Theory of Reality" class in Winter Term 1997, and I've been re-reading a few of them. I had marked my place with a piece of note paper at the end of my morning bus ride, and I flipped through the pages looking for it.
Instead I opened the book to a page of lined looseleaf paper folded quarterwise. On one side the following four lines were written in pencil:
Medicine
Herbal throat drops
Anaesthetic throat drops
C
This was easy enough to explain. I took the course in winter 1997, and in about February the flu was going around.
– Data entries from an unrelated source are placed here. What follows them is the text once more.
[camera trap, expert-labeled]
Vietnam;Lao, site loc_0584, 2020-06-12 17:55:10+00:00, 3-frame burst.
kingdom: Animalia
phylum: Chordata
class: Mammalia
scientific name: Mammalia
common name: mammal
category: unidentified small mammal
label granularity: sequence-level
I evaded it thanks to having been vaccinated (I felt sick for about half a day), but
cedarlibrarian was not so fortunate, so I was keeping her supplied with remedies and the occasional milkshake from the Grill. This was a basic shopping list to remind me of the kinds of things I needed to get. The "C," of course, refers to a vitamin.
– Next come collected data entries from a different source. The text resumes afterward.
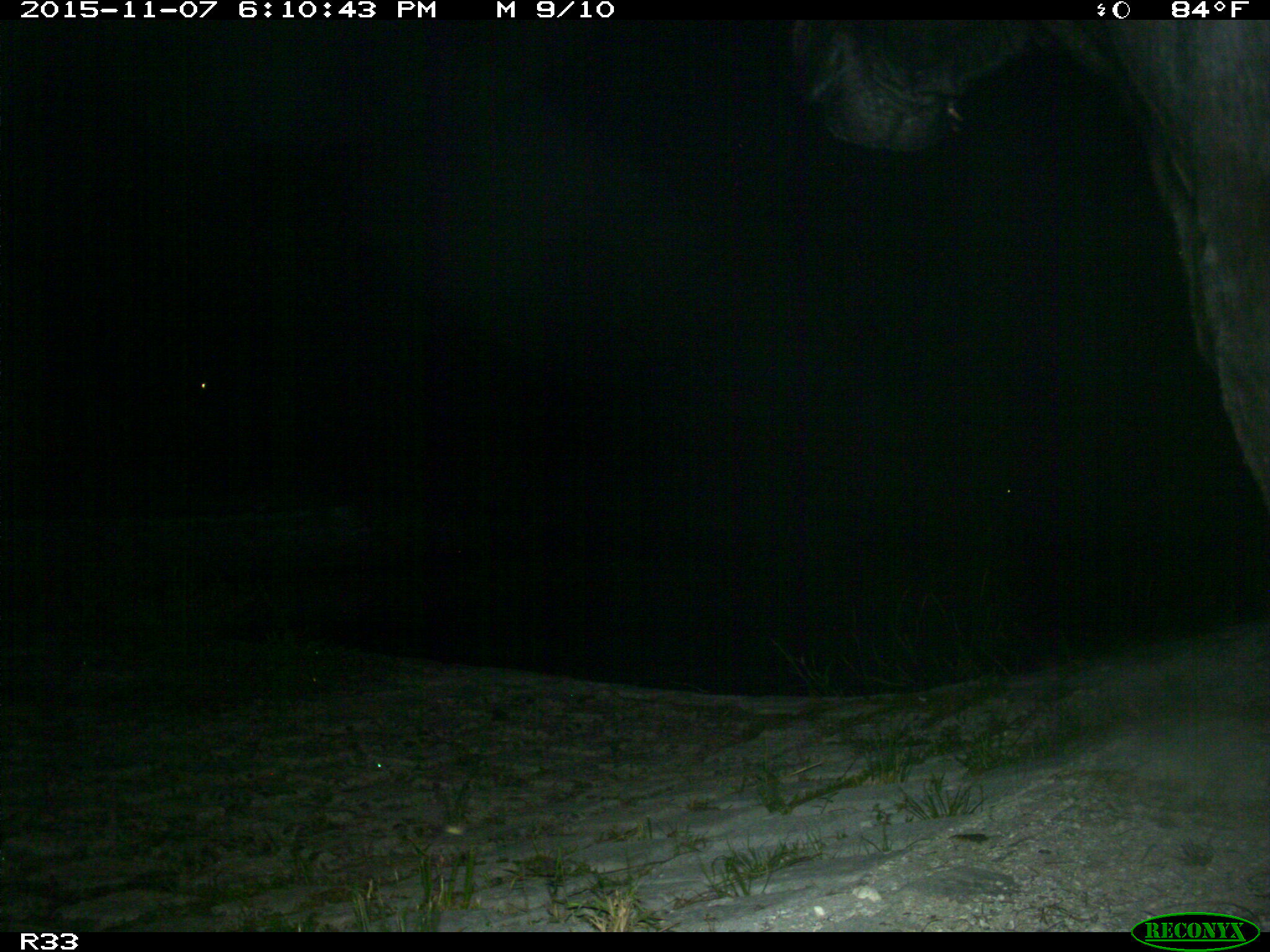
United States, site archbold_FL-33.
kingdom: Animalia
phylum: Chordata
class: Mammalia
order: Artiodactyla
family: Bovidae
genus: Bos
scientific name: Bos taurus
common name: domestic cow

Then I unfolded the paper to a half-sheet. Here were scribbled in pencil, crosswise against the lines:
"place"?
"elliptical"?
"standby positions"?
and then, written underneath that in pen:
1.678x107 it.
1:22 am --> 2:28 am
w/25
I'm baffled at what this is all about. I can't imagine that it related to any of the classes I was taking: philosophy, the French "cours experimental" and intro to comp sci (CMSC 5, which I should have foregone in favor of going straight to 15). And I don't know what else I would have been doing that would have involved these words, numbers, or times. Maybe the stuff in pen does relate to computer programming -- I suppose maybe I wrote a routine that performed 16,780,000 iterations in an hour and six minutes (who knows what "w/25" is about, though). But back then I didn't have access to a computer I could program on at two in the morning. I don't think I had a Pascal compiler or interpreter on my old Mac.
Anyway, that's the weird piece of paper I found in my book-turned-time-capsule.